:: Reading text

Bajazet () is an opera by Francesco Gasparini, a revision of his 1711 work Tamerlano. It was first performed at the Teatro Pubblico in Reggio Emilia in 1719, with designs by Pietro Righini.

The first production included Francesco Borosini in the title role,  Antonio Bernacchi (Tamerlano), Marina Benta Bulgarelli (Asteria), Faustina Bordoni (Irene), Diana Vico (Andronico), Antonio Piasi (Clearco), Battista Roberti (Leone) and Girolamo Bartoluzzi Regiano (Zaida).

A second production was staged in Venice in 1723. Three versions of the work are known, but it is only the 1719 one for which all the music is known to have survived.

Composition
Bajazet was a nearly complete rewrite of Tamerlano - there are only six arias in common between them. The rewriting was prompted by the need to rework the material around the renowned tenor Francesco Borosini. The original libretto by Agostino Piovene was extensively rewritten by Ippolito Zanelli - the role of Bajazet was expanded and made central to the new work, with his suicide now shown on stage rather than merely described.

::::
:: Material

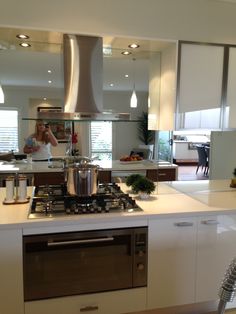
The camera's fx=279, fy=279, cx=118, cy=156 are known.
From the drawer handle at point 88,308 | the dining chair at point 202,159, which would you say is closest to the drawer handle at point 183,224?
the drawer handle at point 88,308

::::

Write out the text on the opera Bajazet word for word, from "Composition" up to and including "than merely described.". The data plays no part in what comes next.

Composition
Bajazet was a nearly complete rewrite of Tamerlano - there are only six arias in common between them. The rewriting was prompted by the need to rework the material around the renowned tenor Francesco Borosini. The original libretto by Agostino Piovene was extensively rewritten by Ippolito Zanelli - the role of Bajazet was expanded and made central to the new work, with his suicide now shown on stage rather than merely described.